A launch.json file with some launch configurations have been included to allow developers to debug the project in VSCode.
The values between braces < > are stand-in and need to be replaced by the developer.
To run the project through the launch configuration and start debugging, the developer can navigate to the Run panel (View->Run or Ctrl+Shift+D), select the configuration at the top, and click the green arrow or press F5 to begin.
The mongo-connector service connects to specified Kafka topics (as defined in the mongo-connector/connect_start.sh script) and deposits these messages to separate collections in the MongoDB Database. The codebase that provides this functionality comes from Confluent using their community licensed cp-kafka-connect image. Documentation for this image can be found here.
Provided in the mongo-connector directory is a sample configuration shell script (connect_start.sh) that can be used to create kafka connectors to MongoDB. The connectors in kafka connect are defined in the format that follows:
declare -A config_name=([name]="topic_name" [collection]="mongo_collection_name"
[convert_timestamp]=true [timefield]="timestamp" [use_key]=true [key]="key" [add_timestamp]=true)
The format above describes the basic configuration for configuring a sink connector, this should be placed at the beginning of the connect_start.sh file. In general we recommend to keep the MongoDB collection name the same as the topic name to avoid confusion. Additionally, if there is a top level timefield set convert_timestamp
to true and then specify the time field name that appears in the message. This will allow MongoDB to transform that message into a date object to allow for TTL creation and reduce message size. To override MongoDB's default message _id
field, set use_key
to true and then set the key
property to "key". The "add_timestamp" field defines whether the connector will add a auto generated timestamp to each document.
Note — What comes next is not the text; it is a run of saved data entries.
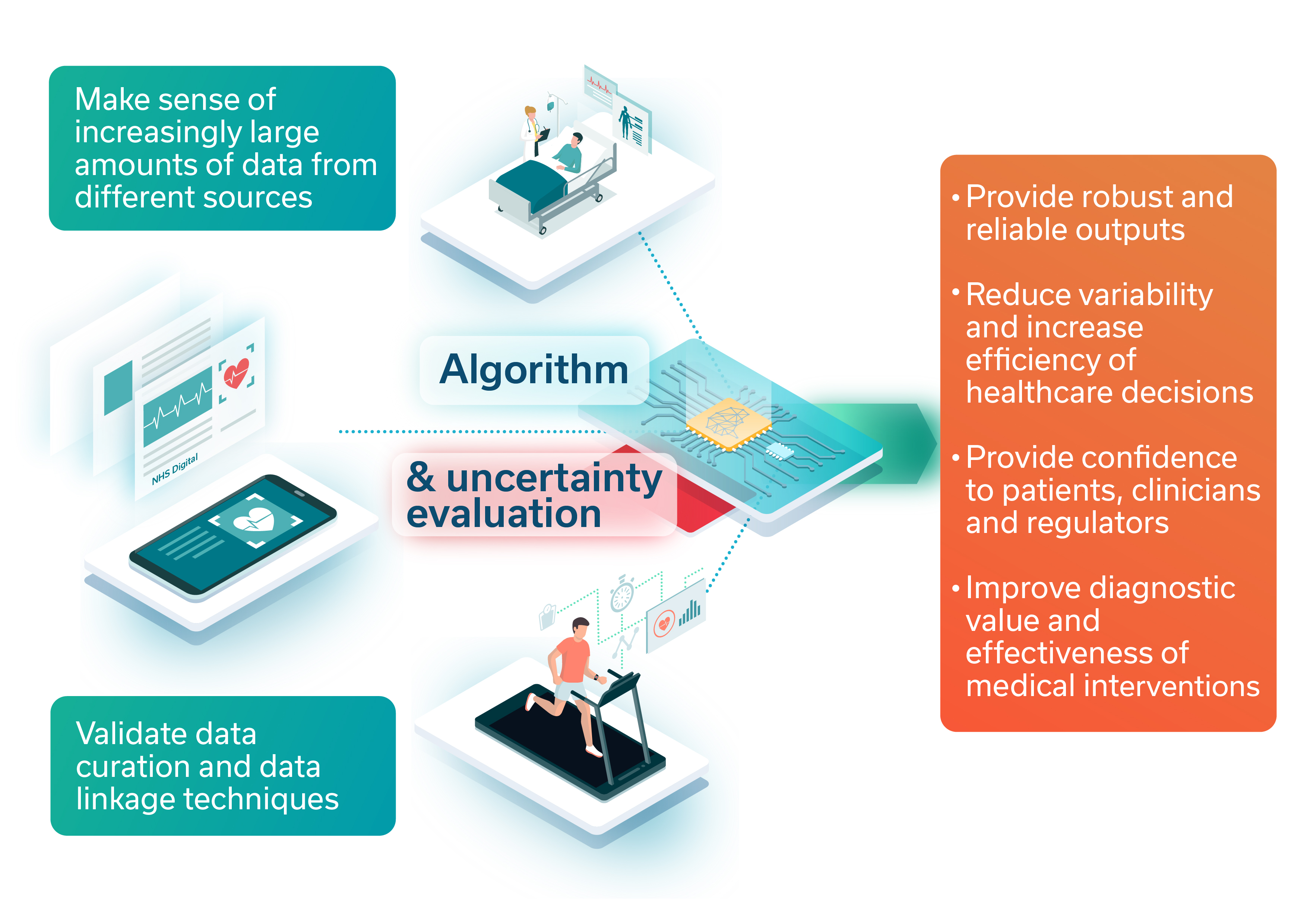 Make sense of increasingly large amounts of data from different sources

NHS Digital

Algorithm

& uncertainty evaluation

Validate data curation and data linkage techniques

• Provide robust and reliable outputs

• Reduce variability and increase efficiency of healthcare decisions

• Provide confidence to patients, clinicians and regulators

• Improve diagnostic value and effectiveness of medical interventions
This allows for creation of Time To Live (TTL) indexes on the collections to help limit collection size growth.
After the sink connector is configured above, then make sure to call the createSink function with the config_name of the configuration like so:
createSink config_name
This needs to be put after the createSink function definition.
- Create a copy of
sample.env
and rename it to.env
. - Update the variable
DOCKER_HOST_IP
to the local IP address of the system running docker and set an admin user password with theMONGO_DB_PASS
variable.- If connecting to a separately deployed mongo cluster make sure to specify the
MONGO_IP
andMONGO_PORT
.
- If connecting to a separately deployed mongo cluster make sure to specify the
- Navigate back to the root directory and run the following command:
docker compose -f docker-compose-mongo.yml up -d
- Using either a local kafka install or kcat to produce a sample message to one of the sink topics. Optionally, you can separately run the ODE and process messages directly from it's output.
- Using MongoDB Compass or another DB visualizer connect to the MongoDB database using this connection string:
mongodb://[admin_user]:[admin_password]@localhost:27017/
- Now we are done! If everything is working properly you should see an ODE database with a collection for each kafka sink topic that contains messages.
If the Kafka connect image crashes with the following error:
bash: /scripts/connect_wait.sh: /bin/bash^M: bad interpreter: No such file or directory
Please verify that the line endings in the (connect_start.sh) and (connect_wait.sh) are set to LF instead of CRLF.